====== Stored data ======
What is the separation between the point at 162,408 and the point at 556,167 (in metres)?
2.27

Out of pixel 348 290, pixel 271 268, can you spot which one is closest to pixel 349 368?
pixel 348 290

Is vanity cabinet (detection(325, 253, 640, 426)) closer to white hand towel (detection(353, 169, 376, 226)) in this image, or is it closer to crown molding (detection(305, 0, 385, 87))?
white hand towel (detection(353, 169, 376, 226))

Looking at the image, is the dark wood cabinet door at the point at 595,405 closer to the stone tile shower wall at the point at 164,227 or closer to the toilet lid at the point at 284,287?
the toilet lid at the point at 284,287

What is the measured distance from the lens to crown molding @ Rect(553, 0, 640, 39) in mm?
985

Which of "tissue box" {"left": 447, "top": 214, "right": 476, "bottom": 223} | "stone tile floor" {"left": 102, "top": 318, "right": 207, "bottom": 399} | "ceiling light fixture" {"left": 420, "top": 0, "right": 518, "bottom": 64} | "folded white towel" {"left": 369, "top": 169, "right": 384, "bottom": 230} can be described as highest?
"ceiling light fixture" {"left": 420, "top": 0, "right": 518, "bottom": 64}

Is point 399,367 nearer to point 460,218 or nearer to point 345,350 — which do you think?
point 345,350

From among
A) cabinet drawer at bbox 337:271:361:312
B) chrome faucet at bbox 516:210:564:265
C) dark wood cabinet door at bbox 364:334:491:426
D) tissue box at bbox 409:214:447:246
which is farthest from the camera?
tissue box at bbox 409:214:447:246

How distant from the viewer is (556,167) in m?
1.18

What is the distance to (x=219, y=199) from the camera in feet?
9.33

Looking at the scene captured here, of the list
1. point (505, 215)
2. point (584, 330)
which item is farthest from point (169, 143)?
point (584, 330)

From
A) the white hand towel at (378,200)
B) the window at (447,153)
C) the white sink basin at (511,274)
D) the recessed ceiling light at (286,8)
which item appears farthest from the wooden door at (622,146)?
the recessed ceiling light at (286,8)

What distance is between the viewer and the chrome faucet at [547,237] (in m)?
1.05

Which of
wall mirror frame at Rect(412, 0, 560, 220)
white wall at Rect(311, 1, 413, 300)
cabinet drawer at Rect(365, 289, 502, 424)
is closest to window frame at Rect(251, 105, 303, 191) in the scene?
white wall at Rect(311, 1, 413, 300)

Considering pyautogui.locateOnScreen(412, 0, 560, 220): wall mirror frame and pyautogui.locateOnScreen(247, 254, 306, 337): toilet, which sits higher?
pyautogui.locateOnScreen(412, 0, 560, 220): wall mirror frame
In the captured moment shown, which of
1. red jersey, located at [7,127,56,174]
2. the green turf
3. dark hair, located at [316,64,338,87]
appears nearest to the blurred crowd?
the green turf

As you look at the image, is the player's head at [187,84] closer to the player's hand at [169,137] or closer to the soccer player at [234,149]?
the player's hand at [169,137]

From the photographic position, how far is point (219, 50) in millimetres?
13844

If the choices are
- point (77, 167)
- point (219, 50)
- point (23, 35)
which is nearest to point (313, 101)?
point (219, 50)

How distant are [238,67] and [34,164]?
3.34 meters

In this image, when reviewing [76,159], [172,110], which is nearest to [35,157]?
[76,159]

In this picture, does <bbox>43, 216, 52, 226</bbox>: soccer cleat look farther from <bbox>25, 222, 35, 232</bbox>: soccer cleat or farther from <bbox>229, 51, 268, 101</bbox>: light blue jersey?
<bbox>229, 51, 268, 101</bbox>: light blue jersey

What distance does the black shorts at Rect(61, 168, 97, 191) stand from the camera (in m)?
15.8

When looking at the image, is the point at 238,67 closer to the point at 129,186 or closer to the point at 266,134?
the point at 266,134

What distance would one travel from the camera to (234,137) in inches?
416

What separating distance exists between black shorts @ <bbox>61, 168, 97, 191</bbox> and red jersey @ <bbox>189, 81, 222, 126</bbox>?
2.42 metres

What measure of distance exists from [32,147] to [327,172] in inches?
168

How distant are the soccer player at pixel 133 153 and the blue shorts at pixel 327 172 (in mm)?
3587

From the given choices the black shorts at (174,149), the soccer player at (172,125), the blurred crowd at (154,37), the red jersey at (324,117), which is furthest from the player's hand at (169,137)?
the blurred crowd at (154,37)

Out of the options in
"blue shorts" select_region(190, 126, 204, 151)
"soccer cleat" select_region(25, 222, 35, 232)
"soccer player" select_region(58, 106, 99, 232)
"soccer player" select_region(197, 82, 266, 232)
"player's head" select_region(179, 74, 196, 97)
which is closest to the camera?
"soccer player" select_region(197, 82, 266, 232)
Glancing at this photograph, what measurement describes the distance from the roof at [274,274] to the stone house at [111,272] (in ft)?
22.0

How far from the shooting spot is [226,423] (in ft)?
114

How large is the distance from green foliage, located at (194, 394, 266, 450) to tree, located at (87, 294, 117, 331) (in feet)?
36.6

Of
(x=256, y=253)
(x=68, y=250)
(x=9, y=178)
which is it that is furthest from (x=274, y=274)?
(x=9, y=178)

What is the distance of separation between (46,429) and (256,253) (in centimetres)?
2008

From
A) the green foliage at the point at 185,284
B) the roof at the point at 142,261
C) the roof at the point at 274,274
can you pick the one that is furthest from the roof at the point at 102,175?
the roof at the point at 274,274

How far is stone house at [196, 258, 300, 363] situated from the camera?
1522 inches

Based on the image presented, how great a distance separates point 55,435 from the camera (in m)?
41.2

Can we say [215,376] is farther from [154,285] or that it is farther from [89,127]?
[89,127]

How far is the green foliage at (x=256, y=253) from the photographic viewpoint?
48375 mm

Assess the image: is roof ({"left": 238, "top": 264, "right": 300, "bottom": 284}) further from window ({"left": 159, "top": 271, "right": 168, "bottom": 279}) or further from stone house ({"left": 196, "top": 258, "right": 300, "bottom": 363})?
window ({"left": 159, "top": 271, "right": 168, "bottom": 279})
======
**What is expected**: Transcribe every record above exactly as it appears.

**Response to the exercise**:
What is the separation between the point at 162,408 and the point at 556,167 (in metres)?
2.27

Out of pixel 348 290, pixel 271 268, can you spot which one is closest to pixel 349 368?
pixel 348 290

Is vanity cabinet (detection(325, 253, 640, 426)) closer to white hand towel (detection(353, 169, 376, 226)) in this image, or is it closer to crown molding (detection(305, 0, 385, 87))?
white hand towel (detection(353, 169, 376, 226))

Looking at the image, is the dark wood cabinet door at the point at 595,405 closer to the stone tile shower wall at the point at 164,227 or closer to the toilet lid at the point at 284,287?
the toilet lid at the point at 284,287

What is the measured distance from the lens to crown molding @ Rect(553, 0, 640, 39) in mm?
985

Which of "tissue box" {"left": 447, "top": 214, "right": 476, "bottom": 223} | "stone tile floor" {"left": 102, "top": 318, "right": 207, "bottom": 399} | "ceiling light fixture" {"left": 420, "top": 0, "right": 518, "bottom": 64} | "folded white towel" {"left": 369, "top": 169, "right": 384, "bottom": 230} can be described as highest?
"ceiling light fixture" {"left": 420, "top": 0, "right": 518, "bottom": 64}

Is point 399,367 nearer to point 460,218 or nearer to point 345,350 — which do you think?
point 345,350

From among
A) cabinet drawer at bbox 337:271:361:312
B) chrome faucet at bbox 516:210:564:265
C) dark wood cabinet door at bbox 364:334:491:426
D) tissue box at bbox 409:214:447:246
which is farthest from the camera?
tissue box at bbox 409:214:447:246

How distant from the viewer is (556,167) in m?
1.18

What is the distance to (x=219, y=199) from the camera in feet?
9.33

Looking at the scene captured here, of the list
1. point (505, 215)
2. point (584, 330)
which item is farthest from point (169, 143)?
point (584, 330)

From
A) the white hand towel at (378,200)
B) the window at (447,153)
C) the white sink basin at (511,274)
D) the recessed ceiling light at (286,8)
which item appears farthest from the wooden door at (622,146)?
the recessed ceiling light at (286,8)

What distance is between the viewer and the chrome faucet at [547,237] (in m)?
1.05

Which of
wall mirror frame at Rect(412, 0, 560, 220)
white wall at Rect(311, 1, 413, 300)
cabinet drawer at Rect(365, 289, 502, 424)
is closest to window frame at Rect(251, 105, 303, 191) in the scene?
white wall at Rect(311, 1, 413, 300)

Considering pyautogui.locateOnScreen(412, 0, 560, 220): wall mirror frame and pyautogui.locateOnScreen(247, 254, 306, 337): toilet, which sits higher?
pyautogui.locateOnScreen(412, 0, 560, 220): wall mirror frame
In the captured moment shown, which of
1. red jersey, located at [7,127,56,174]
2. the green turf
3. dark hair, located at [316,64,338,87]
appears nearest to the blurred crowd?
the green turf

As you look at the image, is the player's head at [187,84] closer to the player's hand at [169,137] or closer to the soccer player at [234,149]?
the player's hand at [169,137]

From the photographic position, how far is point (219, 50) in millimetres?
13844

If the choices are
- point (77, 167)
- point (219, 50)
- point (23, 35)
which is nearest to point (313, 101)?
point (219, 50)

How distant are [238,67] and [34,164]?
3.34 meters

In this image, when reviewing [76,159], [172,110], which is nearest to [35,157]?
[76,159]

In this picture, does <bbox>43, 216, 52, 226</bbox>: soccer cleat look farther from <bbox>25, 222, 35, 232</bbox>: soccer cleat or farther from <bbox>229, 51, 268, 101</bbox>: light blue jersey?
<bbox>229, 51, 268, 101</bbox>: light blue jersey

What distance does the black shorts at Rect(61, 168, 97, 191) stand from the camera (in m)?
15.8

When looking at the image, is the point at 238,67 closer to the point at 129,186 or closer to the point at 266,134?
the point at 266,134

What distance would one travel from the camera to (234,137) in inches?
416

What separating distance exists between black shorts @ <bbox>61, 168, 97, 191</bbox> and red jersey @ <bbox>189, 81, 222, 126</bbox>?
2.42 metres

What measure of distance exists from [32,147] to [327,172] in inches?
168

How distant are the soccer player at pixel 133 153 and the blue shorts at pixel 327 172 (in mm)?
3587

From the given choices the black shorts at (174,149), the soccer player at (172,125), the blurred crowd at (154,37), the red jersey at (324,117), which is furthest from the player's hand at (169,137)?
the blurred crowd at (154,37)

Out of the options in
"blue shorts" select_region(190, 126, 204, 151)
"soccer cleat" select_region(25, 222, 35, 232)
"soccer player" select_region(58, 106, 99, 232)
"soccer player" select_region(197, 82, 266, 232)
"player's head" select_region(179, 74, 196, 97)
which is closest to the camera?
"soccer player" select_region(197, 82, 266, 232)
Glancing at this photograph, what measurement describes the distance from the roof at [274,274] to the stone house at [111,272] (in ft)?
22.0

How far from the shooting spot is [226,423] (in ft)?
114

How large is the distance from green foliage, located at (194, 394, 266, 450) to tree, located at (87, 294, 117, 331) (in feet)?
36.6

Of
(x=256, y=253)
(x=68, y=250)
(x=9, y=178)
which is it that is furthest from (x=274, y=274)?
(x=9, y=178)

What is the distance of separation between (46,429) and (256,253) (in centimetres)?
2008

From
A) the green foliage at the point at 185,284
B) the roof at the point at 142,261
C) the roof at the point at 274,274
can you pick the one that is furthest from the roof at the point at 102,175?
the roof at the point at 274,274

How far is stone house at [196, 258, 300, 363] situated from the camera?
1522 inches

Based on the image presented, how great a distance separates point 55,435 from the camera (in m)?
41.2

Can we say [215,376] is farther from [154,285] or that it is farther from [89,127]?
[89,127]

How far is the green foliage at (x=256, y=253) from the photographic viewpoint?
48375 mm

Assess the image: is roof ({"left": 238, "top": 264, "right": 300, "bottom": 284}) further from window ({"left": 159, "top": 271, "right": 168, "bottom": 279}) or further from stone house ({"left": 196, "top": 258, "right": 300, "bottom": 363})?
window ({"left": 159, "top": 271, "right": 168, "bottom": 279})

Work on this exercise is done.